1

Let's say I have a simple kernel that applies two different mathematical operations to each element of the input array. The operation to apply is selected based on the modulo with the element's position in the array:

__global__ void kernel(float* A, int N)
{
    int i = threadIdx.x;    

    if (i < N) {
        float x = A[i];

        if (i % 2 == 0)       x = cosf(sqrtf(x));
        else if (i % 2 == 1)  x = sqrtf(logf(x));

        A[i] = x;
    }    
}

int main()
{
    // some code...

    // Kernel invocation with N threads
    kernel<<<1, N>>>(A, N);

    // ...some more code
}

To improve execution time, is there perhaps a way to by-pass the element-wise modulo computation by instead launching two kernels, one that processes even indices with x = cosf(sqrtf(x)) and one that processes odd indices with x = sqrtf(logf(x))?

4
  • Applogies, I fixed my question. Commented Dec 14, 2021 at 16:39
  • 3
    Why not have each thread do both calculations (and run half as many threads)? Commented Dec 14, 2021 at 17:00
  • Could perhaps please elaborate why you think that would be a better way of doing it? Commented Dec 14, 2021 at 17:03
  • 1
    I've elaborated in my updated answer. Commented Dec 14, 2021 at 18:26

1 Answer 1

3

is there perhaps a way to by-pass the element-wise modulo computation by instead launching two kernels, one that processes even indices with x = cosf(sqrtf(x)) and one that processes odd indices with x = sqrtf(logf(x))?

Yes.

To improve execution time,

I doubt that it would.

If you want an alternating (even/odd index) selection, a very low-cost operation is just:

if (index & 1)  
   //perform odd function
else
   //perform even function

I think it is very unlikely that if you used that kind of low-cost selection, that breaking the operation into two kernels would help.
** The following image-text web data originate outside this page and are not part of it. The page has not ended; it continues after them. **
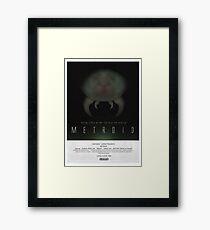 Below Zebes - Metroid Poster Framed Print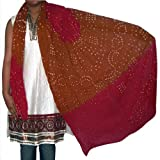 Neck Long Scarf Cotton Dupatta for Women Clothing Accessory from India 92 x 213 cmsby DakshCraft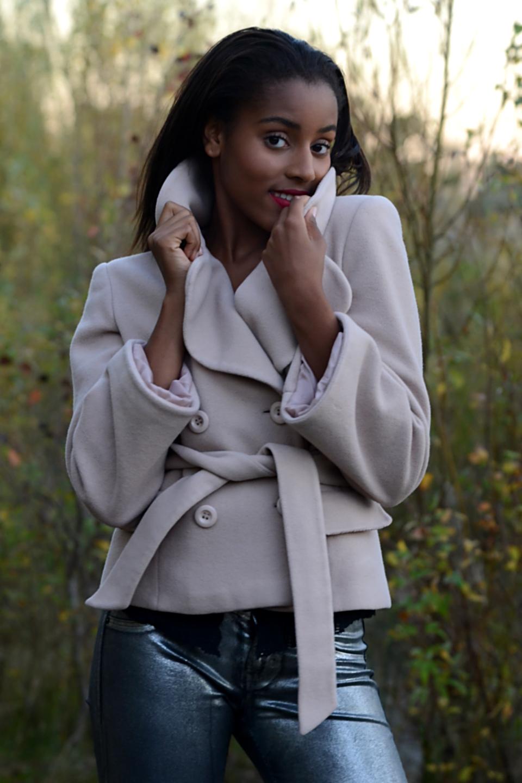 Elli Gilgal Models Mikaelle 8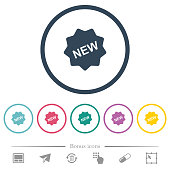New badge flat color icons in round outlines. 6 bonus icons included.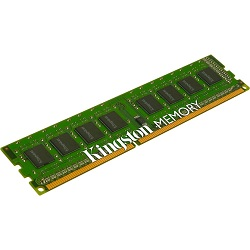 Kingston ValueRAM 8GB DDR4 2400 (PC4 19200) DIMM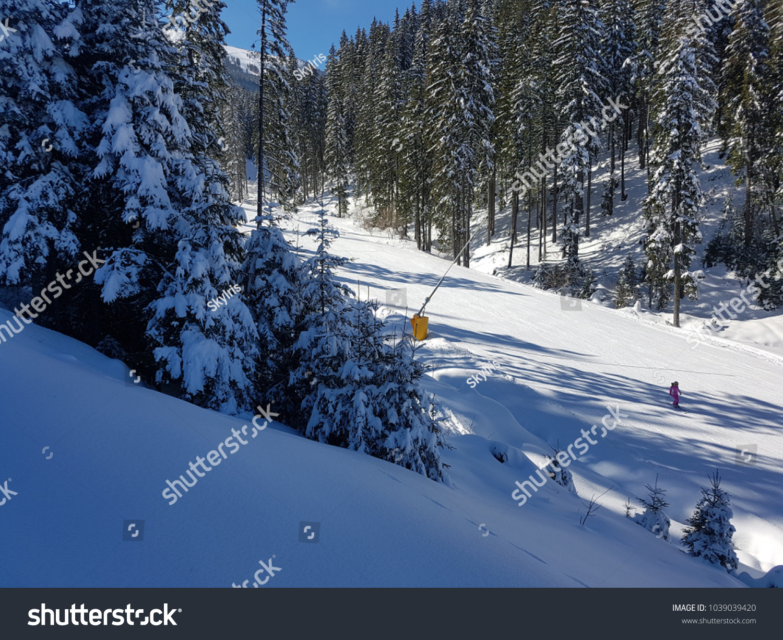 bansko ski resort stock photo (edit now) 1039039420 - shutterstock
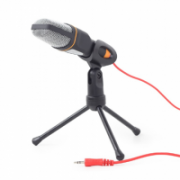 Gembird Desktop microphone with a tripod MIC-D-03 3.5 mm connector, 3.5 mm connector, Black, Built-in microphone  16,00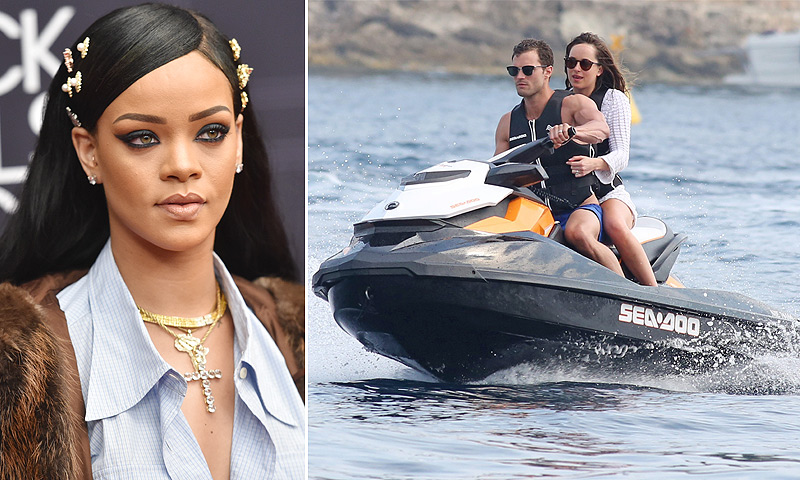 Rihanna suspende su concierto en Niza y otras reacciones al atentado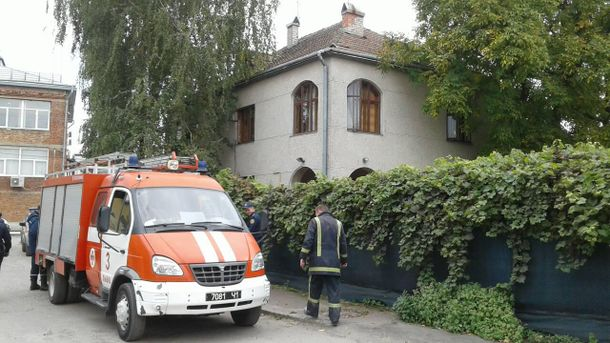 Пожежа в дитячому садку Львова
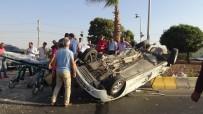 Kilis'te Trafik Kazası Açıklaması 2 Yaralı
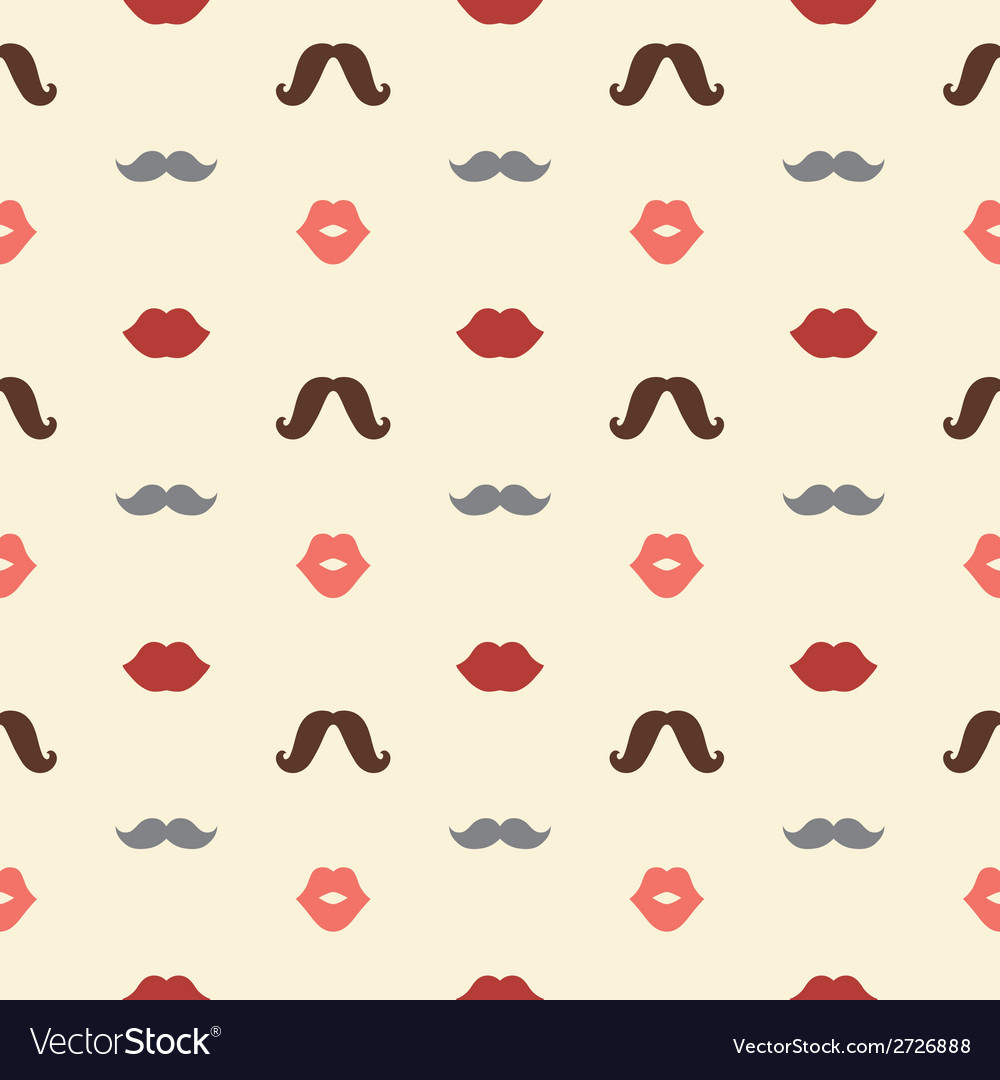 Lips and mustaches seamless pattern vector | Price: 1 Credit (USD $1)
However if you wanted to do so, it would be fairly simple:

__global__ void even_kernel(float* A, int N)
{
    int i = threadIdx.x*2;    

    if (i < N) {
        float x = A[i];
        x = cosf(sqrtf(x));
        A[i] = x;
    }    
}

__global__ void odd_kernel(float* A, int N)
{
    int i = threadIdx.x*2+1;    

    if (i < N) {
        float x = A[i];
        x = sqrtf(logf(x));
        A[i] = x;
    }    
}

Based on the code you have provided, you could invoke these like so:

int main()
{
    // some code...
    cudaStream_t s1, s2;
    cudaStreamCreate(&s1);
    cudaStreamCreate(&s2);
    // Kernel invocation with N threads
    odd_kernel<<<1, N/2, 0, s1>>>(A, N);
    even_kernel<<<1, N/2, 0, s2>>>(A, N);

    // ...some more code
}

The stream handling isn't really necessary, but for such tiny grids (one block each, N is at most 1024), there might be some small improvement in performance by running them "concurrently".

As suggested in the comments, we can probably address two of the performance criticisms that might be levelled against your original code by having each thread process two elements. If we use a vectorized load for this, then we can:

  • provide for coalesced loads/stores
  • avoid conditional behavior amongst threads

That kernel could look something like this:

__global__ void kernel(float* A, int N)
{
    int i = threadIdx.x;
    float2* A2 = reinterpret_cast<float2 *>(A);    

    if (i < N/2) {
        float2 x = A2[i];

        x.x = cosf(sqrtf(x.x));
        x.y = sqrtf(logf(x.y));

        A2[i] = x;
    }    
}

int main()
{
    // some code...

    // Kernel invocation with N threads
    kernel<<<1, N/2>>>(A, N);

    // ...some more code
}

This has a few assumptions implicit:

  1. The A pointer is properly aligned for float2 access. This would be satisfied, for example, if A is returned (directly) by cudaMalloc.
  2. The total number of elements to process (N) is an even number (and 2048 or less, in this simplistic case.)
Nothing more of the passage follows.